Un fleuve australien aux multiples défis
Le Fitzroy, situé dans le Queensland, est en effet réputé pour sa population de reptiles « pas tout à fait amicaux envers notre espèce », selon les termes employés par les observateurs. Au-delà de cette menace, le fleuve est soumis à des courants puissants et à des crues soudaines, ce qui pourrait compromettre l'équité sportive des compétitions.
Les conditions d'hébergement pour les athlètes et les spectateurs à proximité du site sont également jugées discutables par certains observateurs. Une pétition demandant le déplacement des épreuves vers une installation construite spécialement à proximité de Brisbane avait d'ailleurs recueilli des milliers de signatures.
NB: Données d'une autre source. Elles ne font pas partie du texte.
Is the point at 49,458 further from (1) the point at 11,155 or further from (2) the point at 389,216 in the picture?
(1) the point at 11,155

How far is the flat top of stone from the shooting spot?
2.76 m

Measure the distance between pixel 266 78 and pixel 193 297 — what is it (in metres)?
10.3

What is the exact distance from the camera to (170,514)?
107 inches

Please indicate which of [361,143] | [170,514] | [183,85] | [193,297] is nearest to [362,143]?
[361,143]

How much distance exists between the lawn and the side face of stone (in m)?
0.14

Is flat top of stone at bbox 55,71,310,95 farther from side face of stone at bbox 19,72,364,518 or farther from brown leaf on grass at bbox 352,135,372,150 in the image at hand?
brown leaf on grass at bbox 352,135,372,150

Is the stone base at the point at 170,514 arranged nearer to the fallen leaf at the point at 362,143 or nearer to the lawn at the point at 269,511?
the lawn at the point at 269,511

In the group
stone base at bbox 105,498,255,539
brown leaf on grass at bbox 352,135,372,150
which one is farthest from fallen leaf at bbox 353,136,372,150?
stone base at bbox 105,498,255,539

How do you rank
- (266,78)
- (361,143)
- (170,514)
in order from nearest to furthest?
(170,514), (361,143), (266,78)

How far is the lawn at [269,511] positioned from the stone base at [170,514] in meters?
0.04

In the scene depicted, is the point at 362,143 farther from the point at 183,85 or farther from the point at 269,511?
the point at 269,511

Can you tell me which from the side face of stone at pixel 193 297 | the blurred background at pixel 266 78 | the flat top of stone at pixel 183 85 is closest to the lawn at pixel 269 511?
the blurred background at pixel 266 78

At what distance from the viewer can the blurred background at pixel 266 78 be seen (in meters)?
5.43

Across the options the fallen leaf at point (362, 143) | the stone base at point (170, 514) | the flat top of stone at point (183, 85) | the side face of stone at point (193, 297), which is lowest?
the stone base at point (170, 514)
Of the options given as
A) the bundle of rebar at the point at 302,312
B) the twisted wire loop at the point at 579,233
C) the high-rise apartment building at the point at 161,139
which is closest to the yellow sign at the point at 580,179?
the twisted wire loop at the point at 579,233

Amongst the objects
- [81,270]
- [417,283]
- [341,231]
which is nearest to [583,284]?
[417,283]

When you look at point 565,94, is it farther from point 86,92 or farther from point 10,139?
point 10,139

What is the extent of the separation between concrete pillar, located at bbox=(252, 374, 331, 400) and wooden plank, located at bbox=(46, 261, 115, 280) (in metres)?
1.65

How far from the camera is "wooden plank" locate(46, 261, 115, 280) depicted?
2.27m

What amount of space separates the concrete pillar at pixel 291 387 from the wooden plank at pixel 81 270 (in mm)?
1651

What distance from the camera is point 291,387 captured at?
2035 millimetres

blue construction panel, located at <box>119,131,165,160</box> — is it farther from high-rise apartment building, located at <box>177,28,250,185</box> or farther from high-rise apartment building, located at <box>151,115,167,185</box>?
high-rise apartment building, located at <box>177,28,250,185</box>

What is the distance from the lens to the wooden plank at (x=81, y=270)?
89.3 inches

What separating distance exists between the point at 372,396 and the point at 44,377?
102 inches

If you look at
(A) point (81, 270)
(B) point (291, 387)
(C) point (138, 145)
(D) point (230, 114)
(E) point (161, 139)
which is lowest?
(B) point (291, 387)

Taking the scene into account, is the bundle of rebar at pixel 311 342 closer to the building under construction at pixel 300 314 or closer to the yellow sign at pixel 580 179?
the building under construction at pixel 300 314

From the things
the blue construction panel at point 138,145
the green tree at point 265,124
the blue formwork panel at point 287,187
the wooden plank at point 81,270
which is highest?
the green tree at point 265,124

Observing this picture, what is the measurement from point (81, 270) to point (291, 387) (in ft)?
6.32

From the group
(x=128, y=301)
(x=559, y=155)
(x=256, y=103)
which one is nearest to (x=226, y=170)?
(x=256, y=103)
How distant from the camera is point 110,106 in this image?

Les fédérations valident le site après étude
Malgré ces réserves, les fédérations internationales d'aviron et de canoë ont validé le site après une étude approfondie des débits, du niveau de l'eau et des conditions de vent. « Nous savons désormais que le fleuve Fitzroy est capable d'offrir des conditions équitables de compétition pendant les Jeux », se satisfait Jean-Christophe Rolland, président de World Rowing.
En revanche, les organisateurs ne se sont pas épanchés sur la question des crocodiles, en dehors de la promesse abstraite de mettre en place une procédure en cas d'apparition pendant les épreuves. Après tout, les crocodiles mangeurs d'hommes ne feraient pas de mal à une mouche, ironisent les observateurs.
Des questions demeurent pour Brisbane 2032
Le choix du Fitzroy illustre les défis logistiques et environnementaux auxquels sont confrontés les organisateurs des JO 2032. La pétition, qui a recueilli des milliers de signatures, témoigne des inquiétudes du public et des acteurs sportifs quant à la sécurité et à l'équité des épreuves.
Alors que les travaux préparatoires se poursuivent, les organisateurs devront apporter des réponses concrètes sur la gestion des risques liés aux crocodiles et aux conditions hydrologiques du fleuve, afin de garantir le bon déroulement des compétitions dans cinq ans.